For Tribune, the late 2018 attack compelled a response of multiple meetings a day for weeks, the complex securing of operations, continuous communications with key stakeholders and coordination with insurance providers, all of which has given the company a hard-won authority on cybersecurity.
Page described a complex triage of responses to the attack, beginning with questions of how to stop the threat’s spread while still managing to get Tribune’s products out to its customers. The company had to pause its business in certain areas to ensure it didn’t make the attack any worse while evaluating existing data backup and restoration strategies. All the while, “we had to make sure that communication was clear and concise” with in-house counsel, corporate communications and third parties including auditors.
On the insurance front, Page says the attack was eye opening. “As we went through this process, it was really important to know what your coverage is,” he says. That extended to what kind of options the company had, as well as who they were compelled to use in terms of professional services in the recovery.
Tribune learned that last lesson the hard way. It initially brought on one vendor that had to be replaced when it turned out not to be on the insurer’s list of approved providers and the process needed to be handed off.
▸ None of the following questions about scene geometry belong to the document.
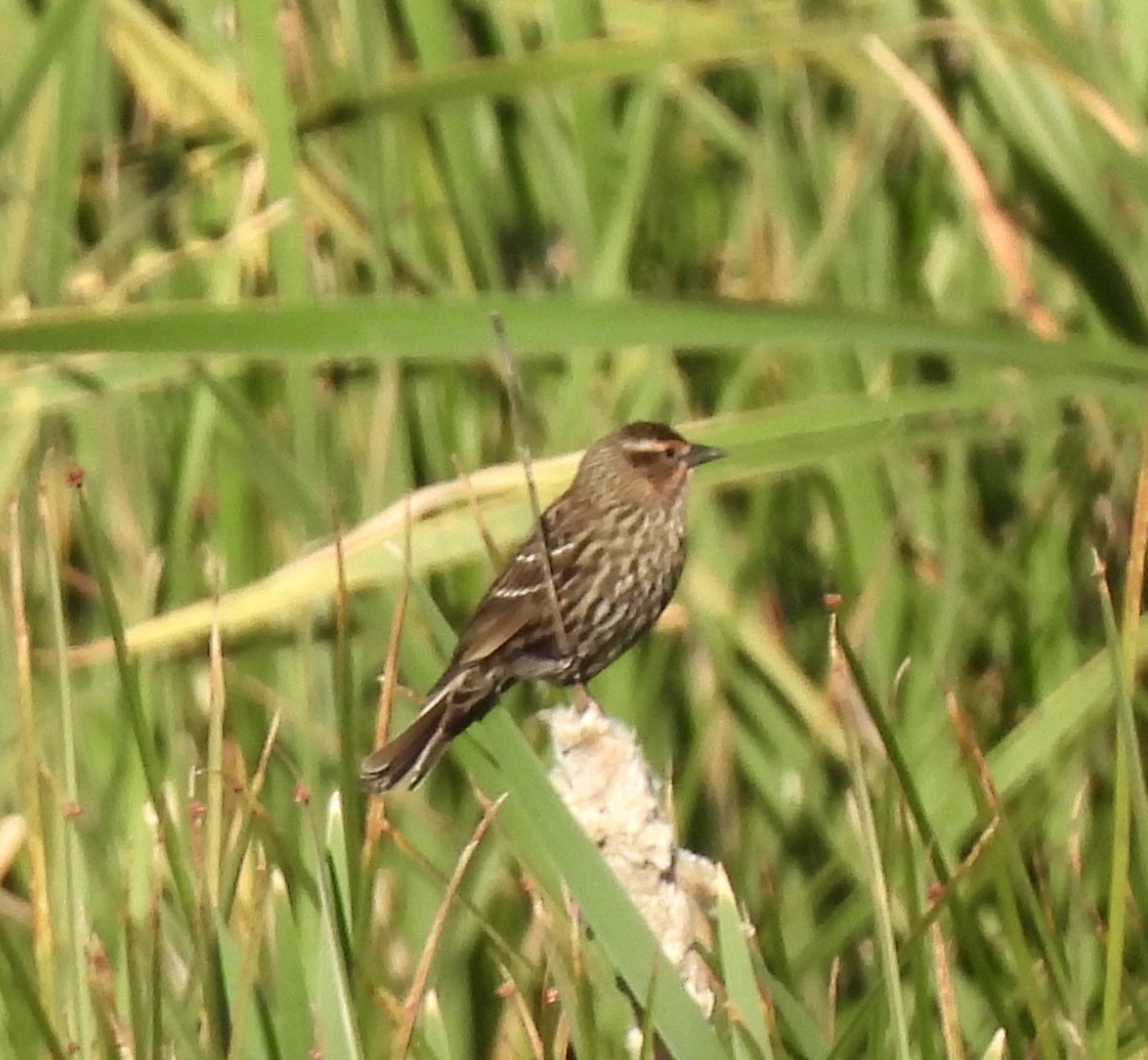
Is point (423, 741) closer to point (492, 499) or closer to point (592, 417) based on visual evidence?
point (492, 499)

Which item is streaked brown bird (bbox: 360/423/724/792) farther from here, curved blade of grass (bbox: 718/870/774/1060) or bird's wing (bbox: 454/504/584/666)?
curved blade of grass (bbox: 718/870/774/1060)

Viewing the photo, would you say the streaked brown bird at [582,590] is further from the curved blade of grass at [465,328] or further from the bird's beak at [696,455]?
the curved blade of grass at [465,328]

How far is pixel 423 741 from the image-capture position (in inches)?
84.8

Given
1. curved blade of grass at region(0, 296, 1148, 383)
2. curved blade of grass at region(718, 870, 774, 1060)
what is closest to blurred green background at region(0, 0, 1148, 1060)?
curved blade of grass at region(0, 296, 1148, 383)

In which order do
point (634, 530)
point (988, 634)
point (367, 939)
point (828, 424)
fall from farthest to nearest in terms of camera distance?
point (634, 530)
point (988, 634)
point (828, 424)
point (367, 939)

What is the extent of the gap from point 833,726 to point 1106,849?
→ 288 mm

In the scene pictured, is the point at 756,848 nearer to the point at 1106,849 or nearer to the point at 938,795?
the point at 938,795

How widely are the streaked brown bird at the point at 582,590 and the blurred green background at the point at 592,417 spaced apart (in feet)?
0.15

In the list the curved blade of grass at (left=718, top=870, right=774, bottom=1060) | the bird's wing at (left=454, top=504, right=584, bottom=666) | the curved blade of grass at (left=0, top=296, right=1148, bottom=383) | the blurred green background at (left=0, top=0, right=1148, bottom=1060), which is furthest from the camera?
the bird's wing at (left=454, top=504, right=584, bottom=666)

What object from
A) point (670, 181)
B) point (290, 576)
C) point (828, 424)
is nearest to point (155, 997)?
point (290, 576)

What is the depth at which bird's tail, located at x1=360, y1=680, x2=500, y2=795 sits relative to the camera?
2076 mm

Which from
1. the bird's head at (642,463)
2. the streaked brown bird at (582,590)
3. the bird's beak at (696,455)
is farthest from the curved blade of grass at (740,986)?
the bird's beak at (696,455)

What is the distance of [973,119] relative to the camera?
2.54m

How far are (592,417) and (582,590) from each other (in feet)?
1.51
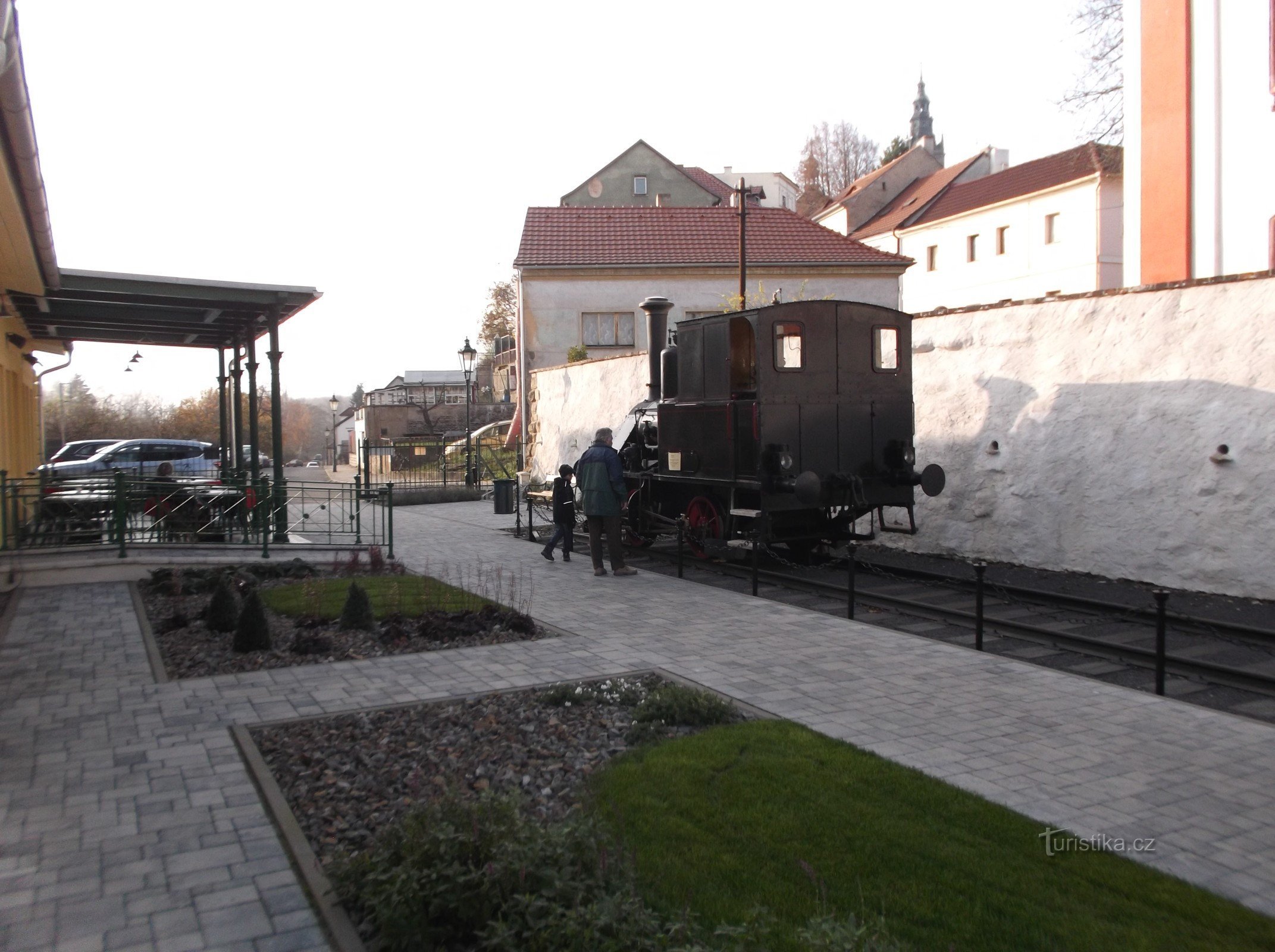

Page says the whole process illuminated how important it is to know what’s covered and what isn’t, how to keep track of costs and have a methodology to keep track of lost revenue.
“This was not nearly as bad as it could have been,” he says, and that’s largely down to an increased level of planning and training across the media industry. Weaver says that’s starting at the board level of many companies, where there’s a higher awareness now and an increasing demand for quarterly updates on the cybersecurity front.
Weaver says executives are bringing cybersecurity into their strategy sessions. At the more forward-looking companies, CIOs and CISOs are more knowledgeable about when to take action and what actions to take, and they’re more likely to be empowered to do so.
Three to five years ago, boards had more of a defensive and reactive stance on cybersecurity, he notes, but they’ve shifted to a more proactive posture. They’re now asking executives “Are we resilient enough within our tolerance ranges?” Weaver says.
Boards also increasingly want to see cybersecurity put into a business context, and they want to know its ROI, Weaver adds.
That heightened awareness comes as media companies are also migrating more of their functions into the cloud and using technology like artificial intelligence to automate parts of workflow, all of which leaves them more susceptible to risk. “You have to start thinking about security in design as you roll out these innovations,” Weaver says.
With AI, for instance, who’s training it? And what does it have access to?
On the positive side, improvements in technology are also beefing up cyersecurity’s response side. For instance, there are better analytics around privileged users in a company’s operations, and they’re better able to identify normal activities versus anomalies to pinpoint potential insider threats.
There’s also a greater focus on risks from third-party providers, including a shift to greater formality around security in those contracts.
Multifactor authentication moving beyond simple passwords is helping on the proactive front. And so is training and education, which might be the most important facet of all to cybersecurity.
Page says Tribune has ramped up its own internal training, making it more methodical, enhanced and required. “Part of it is creating more of an aware culture,” he says.
Gone are the days of simply playing an instructional video on the subject for employees. Training now tends to be more hands on with live instructors, putting employees through more demonstrative scenarios of what threats like phishing actually look like.
Weaver says more proactive companies are focusing on testing and monitoring with greater accountability for repeat offenders who fall prey to phishing and spoofing schemes.
“The phishing campaigns have moved beyond basics,” he says. “They’re starting to move toward more advanced techniques.”
Page, who can now count himself among the veterans of a cyber attack, knows the truth of it. “These things get sophisticated.”